I have also considered the possibility that a sufficiently intelligent being such as a superintelligent machine, would be beholden to certain logical arguments for why it should not interfere with human civilization too much. Mostly these resemble Bostrom’s notion of the Hail Mary Pass, or Anthropic Capture, the idea that the AI could be in a simulation, and that the humans in the simulation with it serve some purpose of the simulators and so, turning them into paperclips could be a bad idea. I’ve extended this in the past to the notion of the Alpha Omega Theorem, which admittedly was not well received by the Less Wrong community.

The idea of gods of some sort, even plausible scientific ones like advanced aliens, time travellers, parallel world sliders, or the aforementioned simulators, doesn’t seem to be taken seriously by rationalists who tend to be very biased towards straightforward atheism. I’m more agnostic on these things, and I tend to think that a true superintelligence would be as well.

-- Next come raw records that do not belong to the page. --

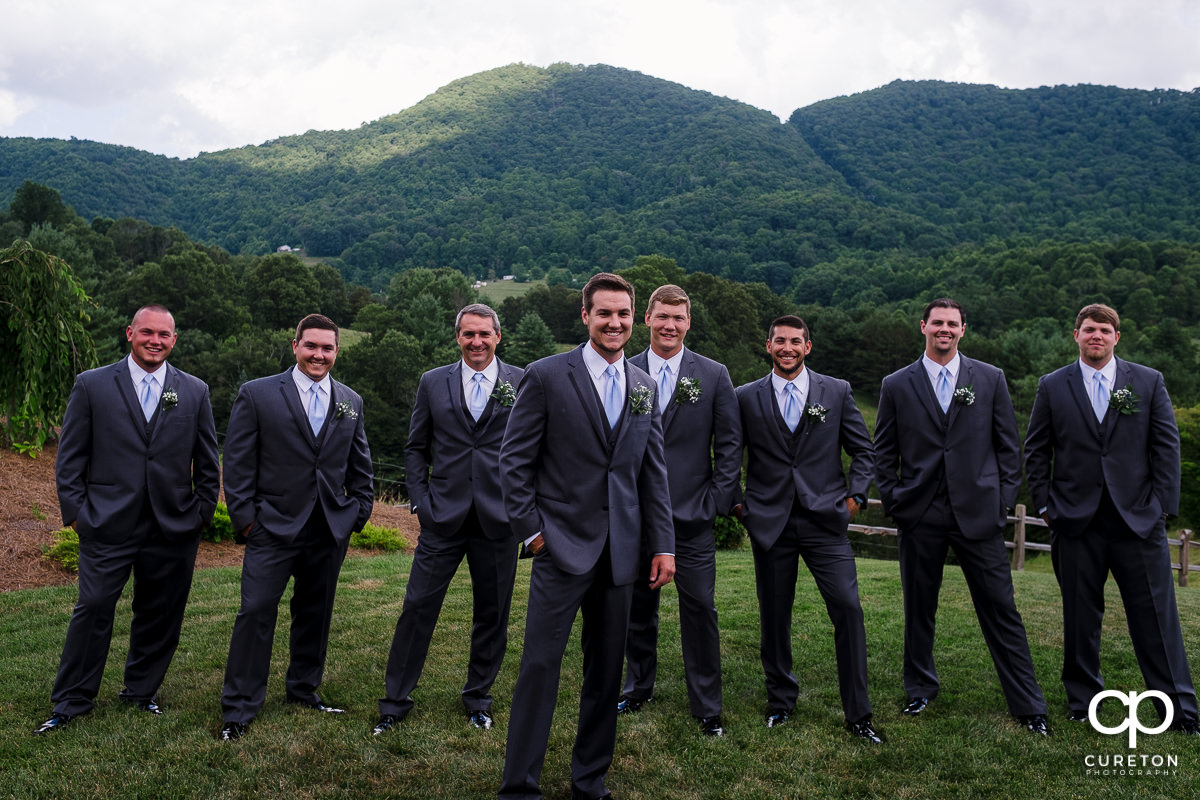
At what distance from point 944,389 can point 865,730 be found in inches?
84.0

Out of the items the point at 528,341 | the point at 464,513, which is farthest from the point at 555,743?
the point at 528,341

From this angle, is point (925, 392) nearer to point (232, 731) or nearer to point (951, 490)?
point (951, 490)

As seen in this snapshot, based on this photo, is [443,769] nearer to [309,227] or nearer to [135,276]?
[135,276]

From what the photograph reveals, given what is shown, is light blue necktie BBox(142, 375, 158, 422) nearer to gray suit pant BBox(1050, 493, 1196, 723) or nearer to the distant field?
gray suit pant BBox(1050, 493, 1196, 723)

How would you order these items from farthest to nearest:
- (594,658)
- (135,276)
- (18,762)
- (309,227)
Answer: (309,227), (135,276), (18,762), (594,658)

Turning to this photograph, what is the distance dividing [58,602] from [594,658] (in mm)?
6483

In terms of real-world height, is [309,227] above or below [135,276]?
above

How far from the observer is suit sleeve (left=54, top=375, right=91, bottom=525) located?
5.05m

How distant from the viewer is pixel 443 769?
4.46m

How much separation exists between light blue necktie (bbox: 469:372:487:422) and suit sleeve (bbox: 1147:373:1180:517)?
4119 millimetres

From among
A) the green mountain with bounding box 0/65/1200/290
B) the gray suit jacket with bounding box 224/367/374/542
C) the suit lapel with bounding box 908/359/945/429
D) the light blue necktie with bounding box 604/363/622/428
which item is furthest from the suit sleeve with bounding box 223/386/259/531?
the green mountain with bounding box 0/65/1200/290

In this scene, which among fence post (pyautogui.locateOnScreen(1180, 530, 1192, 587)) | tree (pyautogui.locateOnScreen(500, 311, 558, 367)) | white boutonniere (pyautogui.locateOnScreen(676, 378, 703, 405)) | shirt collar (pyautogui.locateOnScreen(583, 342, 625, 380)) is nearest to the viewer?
shirt collar (pyautogui.locateOnScreen(583, 342, 625, 380))

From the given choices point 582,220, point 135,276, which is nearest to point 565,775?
point 135,276

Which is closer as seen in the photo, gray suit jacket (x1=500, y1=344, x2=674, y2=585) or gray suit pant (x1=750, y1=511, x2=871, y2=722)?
gray suit jacket (x1=500, y1=344, x2=674, y2=585)
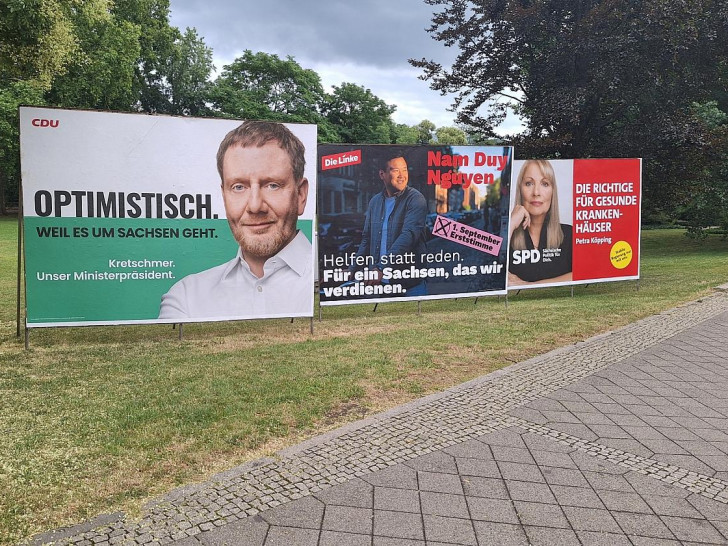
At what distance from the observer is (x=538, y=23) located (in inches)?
641

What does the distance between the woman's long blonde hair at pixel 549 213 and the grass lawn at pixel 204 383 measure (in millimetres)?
1173

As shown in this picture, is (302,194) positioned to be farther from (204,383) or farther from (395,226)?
(204,383)

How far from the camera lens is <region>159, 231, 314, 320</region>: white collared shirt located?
7.83 meters

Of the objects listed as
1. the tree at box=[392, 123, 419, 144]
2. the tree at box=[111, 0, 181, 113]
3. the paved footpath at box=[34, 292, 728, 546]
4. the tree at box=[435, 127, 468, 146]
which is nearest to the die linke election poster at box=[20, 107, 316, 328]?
the paved footpath at box=[34, 292, 728, 546]

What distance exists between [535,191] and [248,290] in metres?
5.81

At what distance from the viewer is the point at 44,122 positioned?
6.89 meters

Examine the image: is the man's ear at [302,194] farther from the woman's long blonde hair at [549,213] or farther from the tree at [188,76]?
the tree at [188,76]

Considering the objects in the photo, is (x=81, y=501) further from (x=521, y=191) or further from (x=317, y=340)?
(x=521, y=191)

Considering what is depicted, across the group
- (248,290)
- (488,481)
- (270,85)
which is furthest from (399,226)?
(270,85)

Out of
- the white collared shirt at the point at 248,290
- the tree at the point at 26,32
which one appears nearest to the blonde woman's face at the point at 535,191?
the white collared shirt at the point at 248,290

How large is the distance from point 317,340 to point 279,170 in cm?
234

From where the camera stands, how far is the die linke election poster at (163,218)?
708 centimetres

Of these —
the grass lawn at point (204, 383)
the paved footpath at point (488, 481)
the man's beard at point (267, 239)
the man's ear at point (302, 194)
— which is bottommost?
the paved footpath at point (488, 481)

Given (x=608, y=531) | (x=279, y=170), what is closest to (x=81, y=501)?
(x=608, y=531)
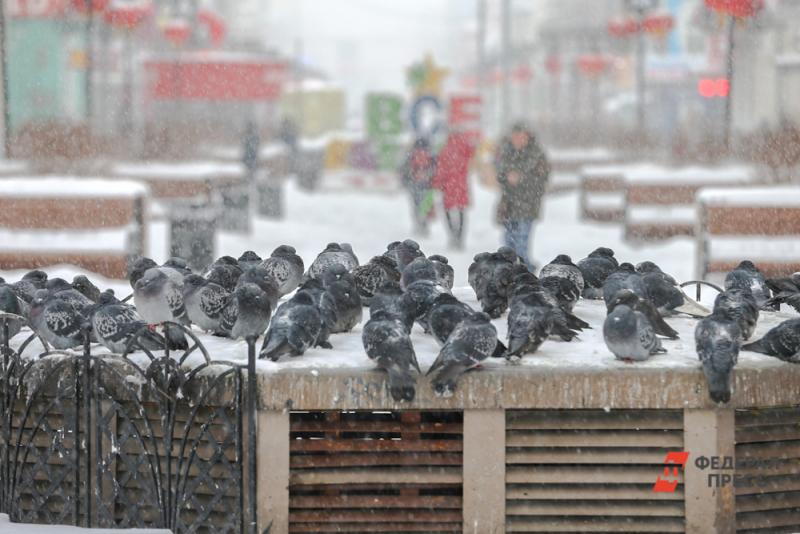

But then, I’m something of an optimist, so it’s possible I’m biased towards more pleasant possible futures than the existential dystopia that Yudkowsky now seems certain is our fate. To be honest, I don’t consider myself smarter than the folks who take him seriously enough to devote their lives to AI safety research. And given the possibility that he’s right, I have been donating to his MIRI organization just in case.

The truth is that we cannot know exactly what will happen, or predict the future with any real accuracy. Given such uncertainty, I think it’s worth being cautious, and put some weight onto the concerns of very intelligent people.

Regardless, I think AI is an important field. It has tremendous potential, but also tremendous risk. The reality is that once the genie is out of the bottle, it may not be possible to put it back in, so doing due diligence in understanding the risks of such powerful technology is reasonable and warranted.